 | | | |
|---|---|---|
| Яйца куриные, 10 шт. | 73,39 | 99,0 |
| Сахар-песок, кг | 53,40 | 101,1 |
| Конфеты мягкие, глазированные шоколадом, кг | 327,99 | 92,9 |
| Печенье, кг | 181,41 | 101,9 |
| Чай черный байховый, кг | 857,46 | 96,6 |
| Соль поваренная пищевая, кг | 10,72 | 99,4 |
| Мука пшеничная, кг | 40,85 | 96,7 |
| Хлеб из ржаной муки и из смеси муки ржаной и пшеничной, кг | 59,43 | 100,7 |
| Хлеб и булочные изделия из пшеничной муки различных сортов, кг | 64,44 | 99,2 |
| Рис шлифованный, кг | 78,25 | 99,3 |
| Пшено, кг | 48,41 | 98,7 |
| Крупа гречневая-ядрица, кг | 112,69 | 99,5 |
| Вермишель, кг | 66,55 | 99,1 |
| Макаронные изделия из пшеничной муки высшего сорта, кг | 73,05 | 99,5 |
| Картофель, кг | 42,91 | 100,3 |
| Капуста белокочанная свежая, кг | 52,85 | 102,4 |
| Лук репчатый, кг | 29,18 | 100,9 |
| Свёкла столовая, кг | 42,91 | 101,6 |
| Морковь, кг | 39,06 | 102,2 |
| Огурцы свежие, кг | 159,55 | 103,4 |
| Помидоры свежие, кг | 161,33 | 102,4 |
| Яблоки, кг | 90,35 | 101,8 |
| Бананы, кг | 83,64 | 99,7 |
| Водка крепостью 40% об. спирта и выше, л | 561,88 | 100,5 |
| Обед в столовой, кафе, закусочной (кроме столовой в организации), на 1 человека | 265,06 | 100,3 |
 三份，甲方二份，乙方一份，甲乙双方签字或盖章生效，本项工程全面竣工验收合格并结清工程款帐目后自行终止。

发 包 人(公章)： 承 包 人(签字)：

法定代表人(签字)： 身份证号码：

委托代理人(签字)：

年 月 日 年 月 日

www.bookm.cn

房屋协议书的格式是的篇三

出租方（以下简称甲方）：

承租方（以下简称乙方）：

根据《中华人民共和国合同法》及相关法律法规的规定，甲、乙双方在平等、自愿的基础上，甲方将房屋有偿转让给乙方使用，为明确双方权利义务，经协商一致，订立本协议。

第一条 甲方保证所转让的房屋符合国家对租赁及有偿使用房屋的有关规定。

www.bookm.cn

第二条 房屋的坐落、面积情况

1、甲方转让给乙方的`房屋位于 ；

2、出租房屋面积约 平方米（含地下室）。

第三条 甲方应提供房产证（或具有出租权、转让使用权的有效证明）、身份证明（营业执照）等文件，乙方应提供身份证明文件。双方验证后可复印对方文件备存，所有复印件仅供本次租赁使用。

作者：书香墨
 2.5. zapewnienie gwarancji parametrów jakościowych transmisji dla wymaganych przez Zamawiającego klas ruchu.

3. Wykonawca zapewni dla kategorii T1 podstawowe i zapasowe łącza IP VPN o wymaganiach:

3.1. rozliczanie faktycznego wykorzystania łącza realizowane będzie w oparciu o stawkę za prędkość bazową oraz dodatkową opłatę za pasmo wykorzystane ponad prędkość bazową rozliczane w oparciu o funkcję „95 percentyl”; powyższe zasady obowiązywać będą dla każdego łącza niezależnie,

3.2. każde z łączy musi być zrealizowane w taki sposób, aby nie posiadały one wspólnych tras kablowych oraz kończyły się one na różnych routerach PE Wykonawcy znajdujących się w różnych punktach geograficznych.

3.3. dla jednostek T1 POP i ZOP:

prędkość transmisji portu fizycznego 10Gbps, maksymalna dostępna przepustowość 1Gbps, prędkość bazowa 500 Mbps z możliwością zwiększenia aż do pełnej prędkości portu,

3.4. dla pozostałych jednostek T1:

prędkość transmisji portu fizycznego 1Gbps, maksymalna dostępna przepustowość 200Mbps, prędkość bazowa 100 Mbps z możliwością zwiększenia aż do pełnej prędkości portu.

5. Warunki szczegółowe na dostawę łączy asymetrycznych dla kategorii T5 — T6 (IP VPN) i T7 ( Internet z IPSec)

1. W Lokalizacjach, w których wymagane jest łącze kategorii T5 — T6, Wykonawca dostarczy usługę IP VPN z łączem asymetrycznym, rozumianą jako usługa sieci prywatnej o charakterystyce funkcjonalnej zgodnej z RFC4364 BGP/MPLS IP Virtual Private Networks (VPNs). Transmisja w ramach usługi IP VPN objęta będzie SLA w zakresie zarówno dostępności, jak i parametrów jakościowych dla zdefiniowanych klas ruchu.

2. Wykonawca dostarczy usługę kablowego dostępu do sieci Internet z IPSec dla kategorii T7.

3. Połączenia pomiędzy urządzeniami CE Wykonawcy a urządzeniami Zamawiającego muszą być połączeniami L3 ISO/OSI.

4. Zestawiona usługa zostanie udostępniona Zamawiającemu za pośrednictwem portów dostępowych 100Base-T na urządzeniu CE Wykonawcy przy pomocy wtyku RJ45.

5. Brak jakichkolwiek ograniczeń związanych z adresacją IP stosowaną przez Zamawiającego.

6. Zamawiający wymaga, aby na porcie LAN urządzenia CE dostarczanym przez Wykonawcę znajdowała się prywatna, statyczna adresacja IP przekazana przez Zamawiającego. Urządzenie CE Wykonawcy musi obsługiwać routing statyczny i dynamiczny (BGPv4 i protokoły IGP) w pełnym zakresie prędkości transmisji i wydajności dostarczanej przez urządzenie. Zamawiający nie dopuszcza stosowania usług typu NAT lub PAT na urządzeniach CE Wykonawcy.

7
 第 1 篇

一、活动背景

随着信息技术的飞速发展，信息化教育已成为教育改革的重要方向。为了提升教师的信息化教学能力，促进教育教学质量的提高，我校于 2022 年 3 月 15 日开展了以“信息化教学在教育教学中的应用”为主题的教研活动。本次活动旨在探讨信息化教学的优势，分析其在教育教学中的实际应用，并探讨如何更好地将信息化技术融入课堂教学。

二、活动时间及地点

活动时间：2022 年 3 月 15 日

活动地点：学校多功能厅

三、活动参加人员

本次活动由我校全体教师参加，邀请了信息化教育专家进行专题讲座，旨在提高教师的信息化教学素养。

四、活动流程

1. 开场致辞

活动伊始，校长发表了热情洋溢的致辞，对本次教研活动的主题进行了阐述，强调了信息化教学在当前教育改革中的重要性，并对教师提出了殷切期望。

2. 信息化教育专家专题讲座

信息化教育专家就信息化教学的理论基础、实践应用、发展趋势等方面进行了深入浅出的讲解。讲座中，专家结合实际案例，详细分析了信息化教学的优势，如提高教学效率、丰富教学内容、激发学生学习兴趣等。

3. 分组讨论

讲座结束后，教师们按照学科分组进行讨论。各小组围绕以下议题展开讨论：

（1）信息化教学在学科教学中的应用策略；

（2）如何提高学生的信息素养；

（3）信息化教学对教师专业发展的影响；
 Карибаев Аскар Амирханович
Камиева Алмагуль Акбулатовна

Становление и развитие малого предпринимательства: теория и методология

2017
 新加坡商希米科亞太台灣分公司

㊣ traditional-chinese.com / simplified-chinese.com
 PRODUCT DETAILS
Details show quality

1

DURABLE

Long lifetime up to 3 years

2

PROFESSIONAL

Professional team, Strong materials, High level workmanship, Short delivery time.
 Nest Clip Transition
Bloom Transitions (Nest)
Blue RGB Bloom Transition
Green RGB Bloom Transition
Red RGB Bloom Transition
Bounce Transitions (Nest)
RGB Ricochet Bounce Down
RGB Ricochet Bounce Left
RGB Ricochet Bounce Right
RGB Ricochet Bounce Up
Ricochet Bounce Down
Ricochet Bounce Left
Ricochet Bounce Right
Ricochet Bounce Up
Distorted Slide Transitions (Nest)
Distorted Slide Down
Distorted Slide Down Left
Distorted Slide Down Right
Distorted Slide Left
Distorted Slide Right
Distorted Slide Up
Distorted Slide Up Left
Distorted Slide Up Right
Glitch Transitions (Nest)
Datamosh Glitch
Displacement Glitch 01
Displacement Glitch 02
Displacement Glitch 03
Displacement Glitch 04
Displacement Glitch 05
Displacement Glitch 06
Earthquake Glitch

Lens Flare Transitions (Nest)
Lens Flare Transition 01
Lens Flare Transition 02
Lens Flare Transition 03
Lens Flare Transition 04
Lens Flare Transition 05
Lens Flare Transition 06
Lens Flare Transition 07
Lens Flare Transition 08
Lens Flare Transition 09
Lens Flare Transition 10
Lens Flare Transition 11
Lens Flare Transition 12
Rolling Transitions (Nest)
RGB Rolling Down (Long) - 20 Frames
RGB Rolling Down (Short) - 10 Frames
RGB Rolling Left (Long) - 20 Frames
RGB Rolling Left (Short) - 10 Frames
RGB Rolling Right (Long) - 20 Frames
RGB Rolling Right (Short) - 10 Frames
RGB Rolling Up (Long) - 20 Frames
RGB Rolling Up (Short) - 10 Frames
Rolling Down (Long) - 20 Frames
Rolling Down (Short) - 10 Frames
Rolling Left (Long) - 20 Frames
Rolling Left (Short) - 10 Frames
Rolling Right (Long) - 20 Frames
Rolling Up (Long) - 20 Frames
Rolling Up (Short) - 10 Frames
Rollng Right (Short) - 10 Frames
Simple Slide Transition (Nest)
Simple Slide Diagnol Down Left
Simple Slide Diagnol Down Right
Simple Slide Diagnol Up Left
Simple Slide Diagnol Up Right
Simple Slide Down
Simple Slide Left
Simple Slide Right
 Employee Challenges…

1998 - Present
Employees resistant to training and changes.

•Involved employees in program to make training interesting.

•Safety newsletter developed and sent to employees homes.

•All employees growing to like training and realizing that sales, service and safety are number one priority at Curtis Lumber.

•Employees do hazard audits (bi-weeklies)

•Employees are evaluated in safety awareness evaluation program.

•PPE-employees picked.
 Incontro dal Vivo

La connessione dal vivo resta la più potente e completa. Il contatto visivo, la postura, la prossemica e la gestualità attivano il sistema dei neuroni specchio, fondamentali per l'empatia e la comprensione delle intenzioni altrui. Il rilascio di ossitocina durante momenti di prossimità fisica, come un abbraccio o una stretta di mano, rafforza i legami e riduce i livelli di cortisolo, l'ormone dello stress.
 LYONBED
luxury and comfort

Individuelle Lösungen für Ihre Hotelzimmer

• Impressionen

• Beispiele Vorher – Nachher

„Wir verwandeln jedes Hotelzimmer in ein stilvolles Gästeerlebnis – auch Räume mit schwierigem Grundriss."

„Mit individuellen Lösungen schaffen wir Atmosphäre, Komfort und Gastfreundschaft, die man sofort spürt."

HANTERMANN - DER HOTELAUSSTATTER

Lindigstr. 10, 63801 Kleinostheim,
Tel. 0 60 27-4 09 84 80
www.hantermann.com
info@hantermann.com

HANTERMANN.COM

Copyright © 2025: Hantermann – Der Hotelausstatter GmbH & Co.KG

### ACTIVITY
Every line that contains the string "изделия" should be returned from the data.

### RESPONSE BOX
| Хлеб и булочные изделия из пшеничной муки различных сортов, кг | 64,44 | 99,2 |
| Макаронные изделия из пшеничной муки высшего сорта, кг | 73,05 | 99,5 |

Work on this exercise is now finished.